Acolhimento
Rodrigo Pastor Alves Pereira

Instrumento/ferramenta de trabalho, de tecnologia leve, de uso por equipes de saúde na sua relação com o usuário do serviço de saúde


A conceituação do acolhimento passa, necessariamente, por uma reflexão sobre o processo de trabalho em saúde. Os serviços de saúde, ao contrário de outros serviços do mundo industrializado, têm como marca a necessidade de reconhecer o usuário como sujeito e participante ativo na produção da saúde. Nessa relação, o médico muda o seu objeto de trabalho (da doença para o doente) e faz surgir a necessidade de novas tecnologias em saúde, dentre elas o acolhimento.

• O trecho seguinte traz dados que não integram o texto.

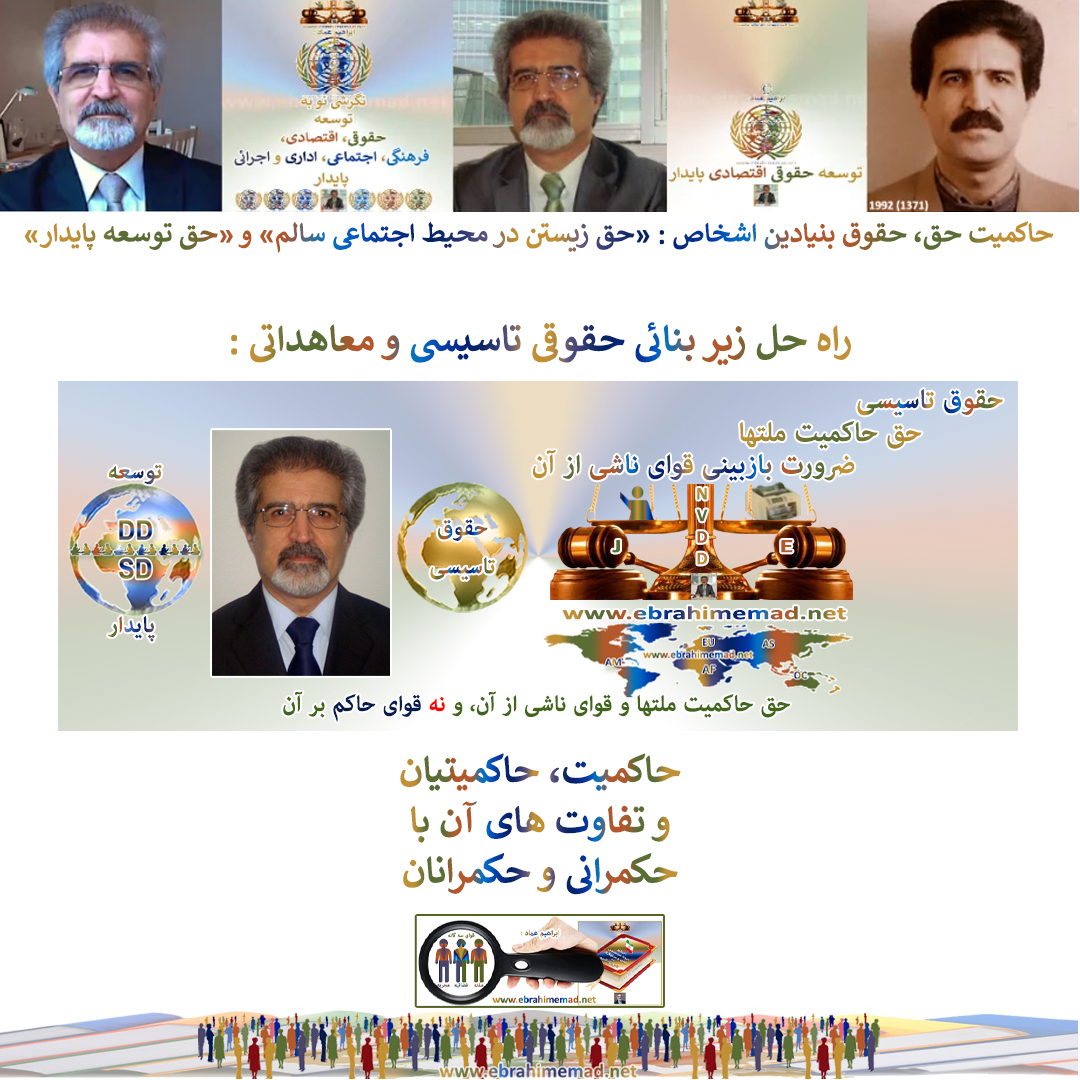 دکتر ابراهیم عماد : ویدئو کنفرانس علمی آموزشی و کاربردی در باره حاکمیت، حاکمتیان و تفاوتهای آن با حکمرانی و حکمرانان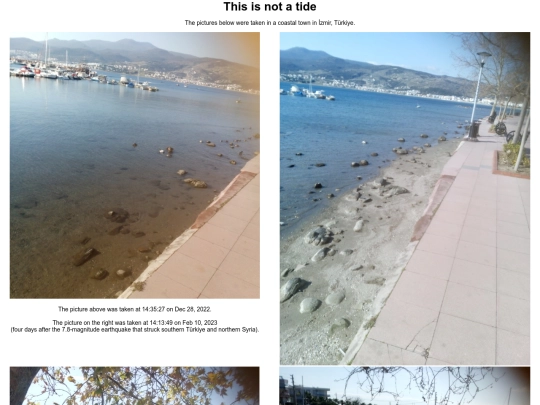 Hop/blog/this-is-not-a-tide screenshot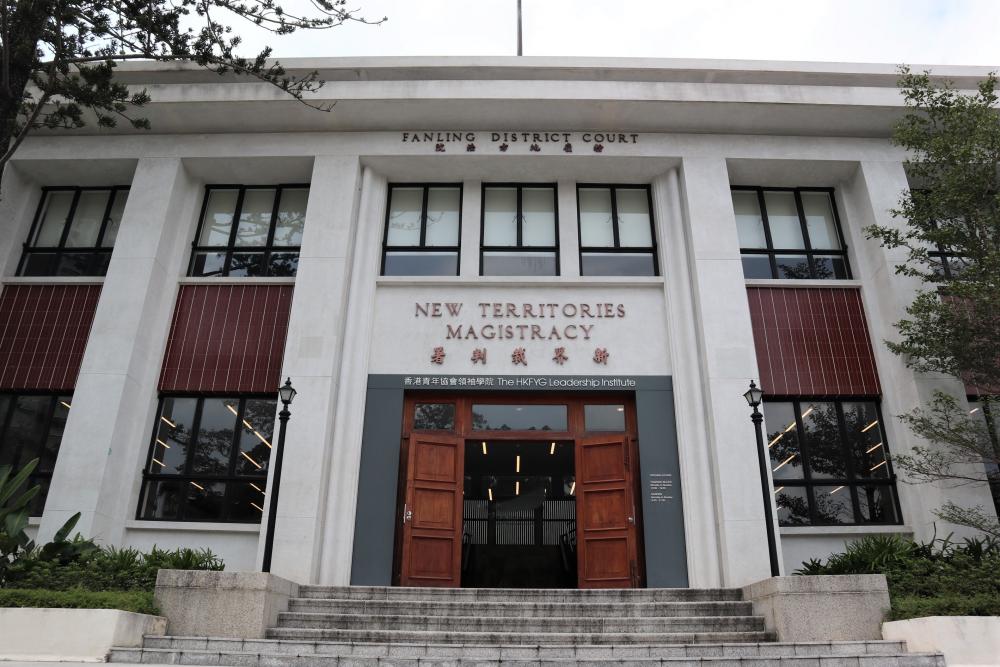 前粉嶺裁判法院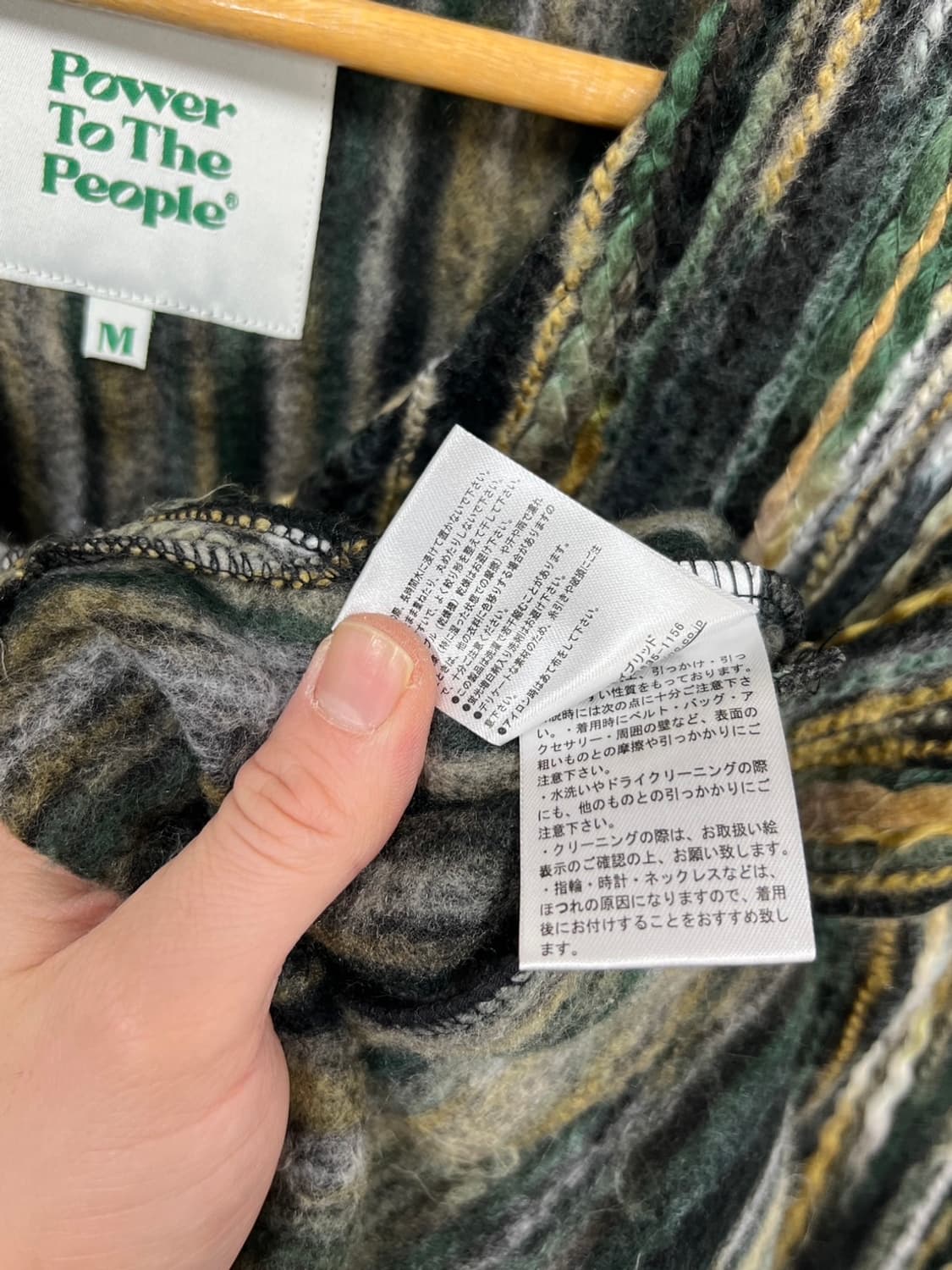 파워투더피플 재팬 빈티지 패턴 케이블 꽈배기 니트 가디건 상품이미지6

    Segundo Deborah Malta (1996), o acolhimento é uma estratégia de mudança do processo de trabalho em saúde, buscando alterar as relações entre trabalhadores e usuários e dos trabalhadores entre si, humanizar a atenção, estabelecer vinculo/ responsabilização das equipes com os usuários, aumentar a capacidade de escuta às demandas apresentadas, resgatar o conhecimento técnico da equipe de saúde, ampliando a sua intervenção. Ainda segundo Fracolli, L.A. (2001) o acolhimento é um instrumento de trabalho que incorpora as relações humanas. É um instrumento, pois deve ser apropriado por todos os trabalhadores de saúde em todos os setores do atendimento. Assim, não se limita ao ato de receber, mas a uma seqüência de atos e modos que compõem o processo de trabalho em saúde. Dessa forma, "acolher" não significa a resolução completa dos problemas referidos pelo usuário, mas a atenção dispensada na relação, envolvendo a escuta, a valorização de suas queixas, a identificação de necessidades, sejam estas do âmbito individual ou coletivo, e a sua transformação em objeto das ações de saúde. As definições acima incorporam à nossa análise os pressupostos da transdisciplinaridade e da valorização do trabalho em equipe, tão caros à mudança paradigmática que o PSF do Brasil deseja pôr em curso e faz do acolhimento uma tecnologia brasileira em sua essência.

    As equipes de saúde freqüentemente deparam-se com questões como: quem acolhe? qual é o horário do acolhimento ? em qual lugar? Tais perguntas mostram, muitas vezes, a dificuldade de apreensão, por parte dos trabalhadores, do que vem a ser o acolhimento. O mesmo não pressupõe hora, local ou profissional específico para fazê-lo, devendo a "postura acolhedora" fazer parte das habilidades dos membros das equipes em sua relação com a população, em todos os momentos. Apesar disso , no dia-a-dia das unidades de saúde, as equipes devem se preparar para utilizar a sua infra-estrutura de forma criativa, garantindo os pressupostos do acolhimento, adequado às realidades locais.

    Em um viés psicanalítico, as equipes devem estar atentas às limitações do acolhimento. Reconhecer e acolher o desejo do outro não implica satisfação. Segundo Freud, o mal-estar origina-se da imposição de limites ao desejo, fato gerador de sofrimento, porém regulador e ordenador da vida na sociedade ocidental. A preparação dos profissionais para a função do acolhimento deve reconhecer as teses acima e ampliar o entendimento das relações equipe e usuários e dos membros da própria equipe.

    É desejável que o sentido de acolher ultrapasse as fronteiras da relação equipe/usuários e comece a permear as relações dentro da própria equipe, criando ambientes acolhedores em reuniões e no dia-a-dia do trabalho, estimulando seus membros a relatarem dificuldades que podem ser trabalhadas dentro da equipe ou não. Enfim, que a proposta de acolhimento não seja descendente: instituição-equipe-usuário, e sim que esteja presente nas várias relações oriundas do trabalho em saúde.

    A somatória dos relatos e propostas acima trazem em si um novo desafio: perceber o acolhimento como imperativo ético na humanização do processo de trabalho em saúde. Quem viver verá.

O Dr. Rodrigo Pastor Alves Pereira é especialista em Medicina de Família e Comunidade pela SBMFC, especialista em Saúde da Família pela UFMG/MEC/BHVida, e médico do programa BHVida da Prefeitura de Belo Horizonte.